Let \(S = \{1, 2, 3, 4, 5, 6\}\). Then the probability that a randomly chosen onto function \(g\) from \(S\) to \(S\) satisfies \(g(3) = 2g(1)\) is :
Show Hint
For a function \(f: A \to A\) where \(|A| = n\), the term "onto" implies the function is a bijection. Always identify such properties first to simplify the counting process in probability.
Step 1: Understanding the Concept:
Since function \(g\) is from \(S\) to \(S\) and is "onto", and the sets have the same number of elements (6), the function must also be one-to-one (a bijection). This means \(g\) is a permutation of the elements of \(S\). Step 2: Key Formula or Approach:
1. Total number of onto functions from \(S\) to \(S\) is \(n! = 6!\).

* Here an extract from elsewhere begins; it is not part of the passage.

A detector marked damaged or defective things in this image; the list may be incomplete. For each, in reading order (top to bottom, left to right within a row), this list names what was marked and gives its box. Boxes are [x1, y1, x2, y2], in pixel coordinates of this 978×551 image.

2. Favorable outcomes are permutations where the specific condition \(g(3) = 2g(1)\) is satisfied. Step 3: Detailed Explanation:
The set is \(S = \{1, 2, 3, 4, 5, 6\}\).
The condition is \(g(3) = 2g(1)\). Since the range of \(g\) is also \(S\), the possible values for \(g(1)\) and \(g(3)\) are:
- Case 1: \(g(1) = 1, g(3) = 2\)
- Case 2: \(g(1) = 2, g(3) = 4\)
- Case 3: \(g(1) = 3, g(3) = 6\)
For each case, we have fixed the mapping for 2 elements of the domain (\(1\) and \(3\)). Since the function must be a bijection, the remaining \(6 - 2 = 4\) elements in the domain (\(\{2, 4, 5, 6\}\)) can be mapped to the remaining 4 elements in the codomain in \(4!\) ways.
Total favorable cases = \(3 \times 4! = 3 \times 24 = 72\).
Total onto functions = \(6! = 720\).
Probability = \(\frac{\text{Favorable cases}}{\text{Total cases}} = \frac{72}{720} = \frac{1}{10}\). Step 4: Final Answer:
The probability is \(\frac{1}{10}\).